Jason Bourne, Sam Fisher, Jack Bauer i nieśmiertelny James Bond. Czy do tej grupy najpopularniejszych agentów znanych z gier, filmów i seriali dołączy Michael Thorton z gry Alpha Protocol?
Plusy przesłaniają minus
Alpha Prtocol to szpiegowski thriller RPG. Wcielamy się w nim w tajnego agenta, Michaela Thortona zatrudnianego przez tytułową agencję. Całą akcję obserwujemy zaś z perspektywy trzeciej osoby. A to, co obserwujemy jest – na dziś – jedyną, za to duża wadą tej gry. Jest ona zwyczajnie brzydka.
Wygląda jak tytuł sprzed 3 lat i mocno daje po oczach. Inna rzecz, że po pewnym czasie przestaje to przeszkadzać, bo liczne plusy przesłaniają ten jeden minus. Pytanie tylko, czy części graczy przyzwyczajonych do coraz piękniejszych gier (jak Mass Effect 2) nie odstraszy to od zakupu?
Tych, których nie odstraszy, czeka za to przemyślana, ciekawa i niebanalna rozgrywka.
Rzecz zaczyna się klasycznie: od stworzenia własnego Michaela Thortona. To agent wyszkolony, ale bez doświadczenia. Misję zaczyna w Arabii Saudyjskiej, gdzie bliżej niezidentyfikowani terroryści zestrzelili samolot cywilny. My, czyli Thorton, podążamy śladem handlarzy bronią próbując ustalić, kto stoi za zamachem.

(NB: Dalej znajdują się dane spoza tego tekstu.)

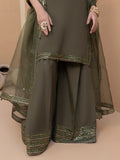 Hemstitch | Raw Silk Edit '25 | Noor - House Of Hania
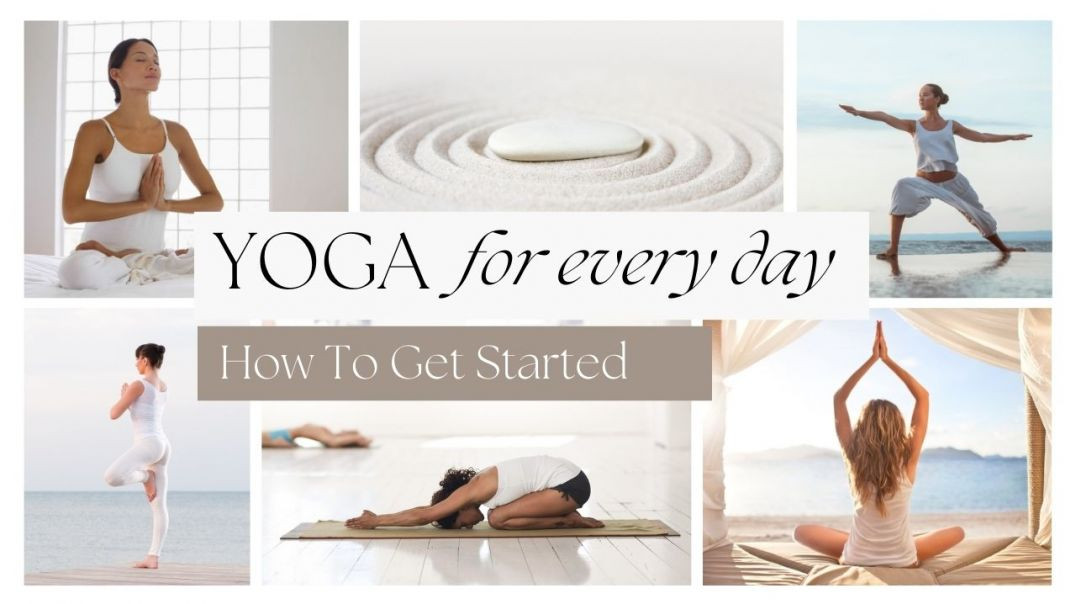 ⁣Yoga For Everyday...करें शुरुआत बनेगी बात..How To Get Started #yoga #yogapractice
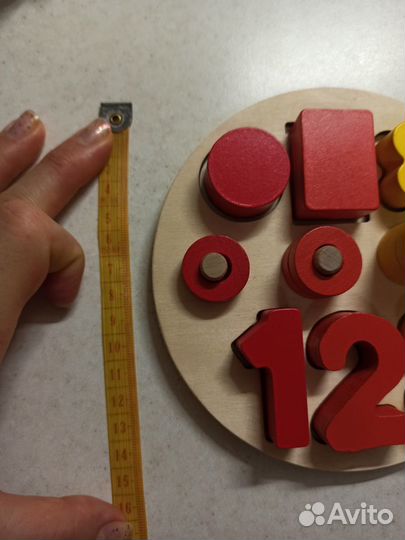 Детские развивающие игрушки деревянные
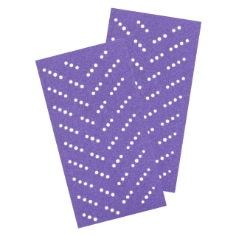 A 3M Cubitron II Hookit Clean Sanding Sheet Roll, 34462, 80+ grade, 115 mm x 12 m
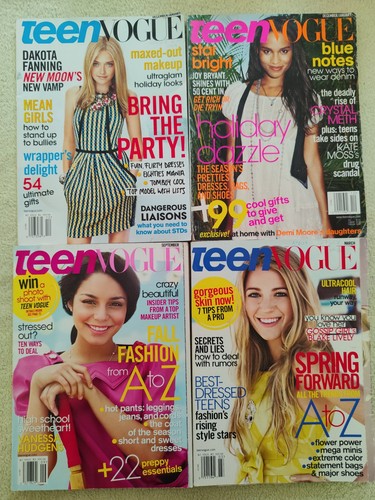 Magazines teen vogue - teen, lot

Szybko okazuje się, że to nie byle jaki zamach, tylko początek wielkiego spisku. Spisek będziemy tropić w Rzymie, Moskwie, Tajpej i Arabii Saudyjskiej. W tym tropieniu nie obejdzie się bez strzelania (a będzie z czego strzelać. Arsenał jest duży, a bronie można modyfikować), ale nie to jest największa zaletą Alpha Protocol.
Twórcy gry największy nacisk położyli na system questów i dialogów. Chodzi o to, by skutki podejmowanych przez nas decyzji były widoczne na dalszych etapach rozgrywki.
Każdy wybór ma mieć swoje konsekwencje. Takie wybory będziemy bardzo często podejmować w czasie dialogów. Bardzo ciekawie zresztą skonstruowanych.
Podobnie jak we wspomnianym Mass Effect 2 podejmujemy tylko decyzje o kierunku (i stylu) w jakim pójdzie rozmowa. Taka decyzja musi być jednak podjęta szybko, bo system dialogów jest dynamiczny i nie da się zwlekać z wyborem dłużej niż kilka sekund (podobny system będzie zresztą w nowym Wiedźminie).
Raz, że wciąga to w rozgrywkę i nie pozwala bezmyślnie przeklikiwać dialogów, a dwa: jest ciekawsze i bliższe życiu.
Wszystko wskazuje na to, że Alpha Protocol będzie udaną pozycją. Rzadko spotykany (zwłaszcza w grach RPG) temat, sporo niezłych pomysłów na rozgrywkę i wreszcie twórcy gry, czyli Obsydian Entertaintment.
Choć studio powstało w 2003 roku i oficjalnie ma koncie dwie gry (klasyczny i bardzo dobry RPG oparty na systemie Dungeons & Dragons Neverwinter Nights 2 oraz przez wielu uważanych za najlepszą grę z uniwersum Star Wars, "Knight of the Old Republic II), to tak naprawde ludzie pracujący w Obsidian pracowali przy najlepszych grach RPG w historii.
W końcu Obsidian powstał na gruzach Black Isle, twórców pierwszych dwóch Falloutów, "Planescape: Torment” i sagi "Icewind Dale”. A że wszystkie wymienione gry są co najmniej doskonałe, to czy Alpha Protocol może być zły?